1) It seems clear that E-M arrived to categories and functors by
abstraction from the usual large categories of sets, groups, boolean
algebras, modules, etc etc

2) It seems (less clearly) that Ehresman arrived to categories and
functors by generalization from groupoids and morphisms of groupoids.

3) I agree with  "It's been said before that the real insight of
category theory
--as something more general than groupoids, monoids, and posets--
is the notion of adjoint functors (including limits, etc)."

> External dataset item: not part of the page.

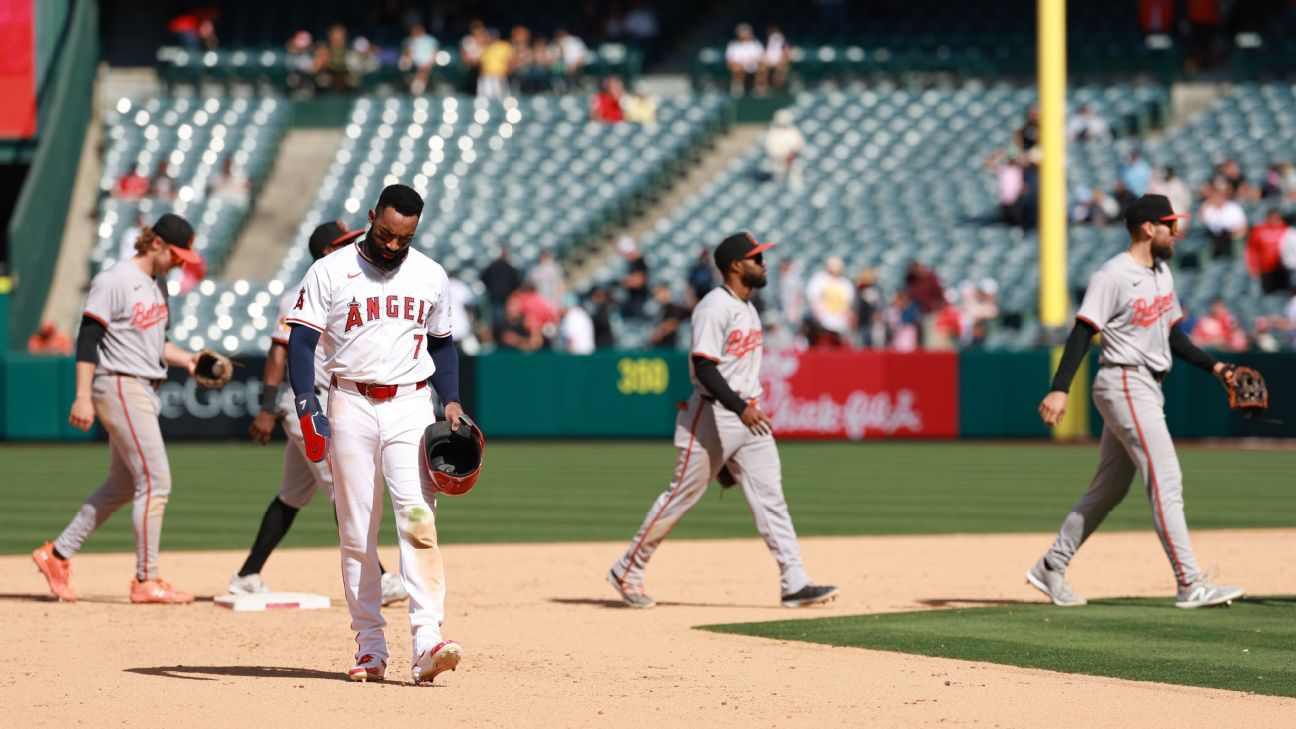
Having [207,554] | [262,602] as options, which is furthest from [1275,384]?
[262,602]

Concerning this, I think that real breakthrough made by categories is
the simple fact that they furnish the appropriate abstract structure to
define the Bourbaki's  concept of universal property. The fact that the
singleton set is characterized by being a terminal object opens the way
to characterize thousands of objects and constructions by being the
terminal object in the appropriate category. Yoneda's lemma is the
milestone. Everything is due to it.

4) I think the small-large business played no role at all in the rise of
the concept of categories, neither in the rise of the disdain to them by
many mathematicians.

 5) "working" mathematicians were never afraid about paradoxes. In
consequence, I think that phrases as "dare regarding these (perceived)
monsters ...",   "fear of the "illegitimately large" size", etc etc,
are  misleading and out of place.

6) Cantor did not  "dare  to think that there could be different levels
of infinity", he discovered that they were different levels of infinity,
and proceed to study this phenomena. This was not a bold action, he was
just fascinated by the existence of different levels of infinity. He was
not afraid of paradoxes either, he was very well aware of Russell
paradox, but for him it  was just another theorem.

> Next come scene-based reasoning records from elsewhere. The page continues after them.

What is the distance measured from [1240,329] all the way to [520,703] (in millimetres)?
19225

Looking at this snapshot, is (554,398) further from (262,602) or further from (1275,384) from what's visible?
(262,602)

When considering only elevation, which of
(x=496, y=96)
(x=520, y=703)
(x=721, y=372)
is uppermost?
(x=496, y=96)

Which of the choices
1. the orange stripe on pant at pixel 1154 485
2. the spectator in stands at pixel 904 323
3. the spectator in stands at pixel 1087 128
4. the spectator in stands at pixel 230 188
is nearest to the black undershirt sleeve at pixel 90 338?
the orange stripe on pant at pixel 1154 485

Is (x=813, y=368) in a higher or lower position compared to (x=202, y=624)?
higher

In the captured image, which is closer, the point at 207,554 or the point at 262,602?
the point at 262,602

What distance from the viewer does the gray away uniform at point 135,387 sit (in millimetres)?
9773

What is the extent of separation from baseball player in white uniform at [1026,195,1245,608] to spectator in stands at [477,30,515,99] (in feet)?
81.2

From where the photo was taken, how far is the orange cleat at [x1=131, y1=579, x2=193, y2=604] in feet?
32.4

7) It is often repeated that axiomatic set theory arise in order to
eliminate paradoxes. False, axiomatic set theory arise in an attempt to
understand Von Neumann accumulation process:  Which were the axioms
satisfied by the output of that process ?  Answer: axiomatic set theory.

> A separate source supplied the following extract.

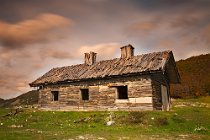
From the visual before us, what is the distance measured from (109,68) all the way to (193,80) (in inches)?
1186

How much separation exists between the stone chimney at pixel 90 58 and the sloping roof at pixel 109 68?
0.55 m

8) "In my experience, disdain for cat theory is due to papers with a very
high density of unfamiliar names", I agree with this in the sense that
this fact contributed to the rise of the disdain, but not as the single
reason. I agree also with "Complicated sentences like this can be found
in every fields. They are often the mark of a poor paper".

It follows there must be other reasons (besides  the abundance of poor
papers in category theory, a fact that I found true) to explain the disdain.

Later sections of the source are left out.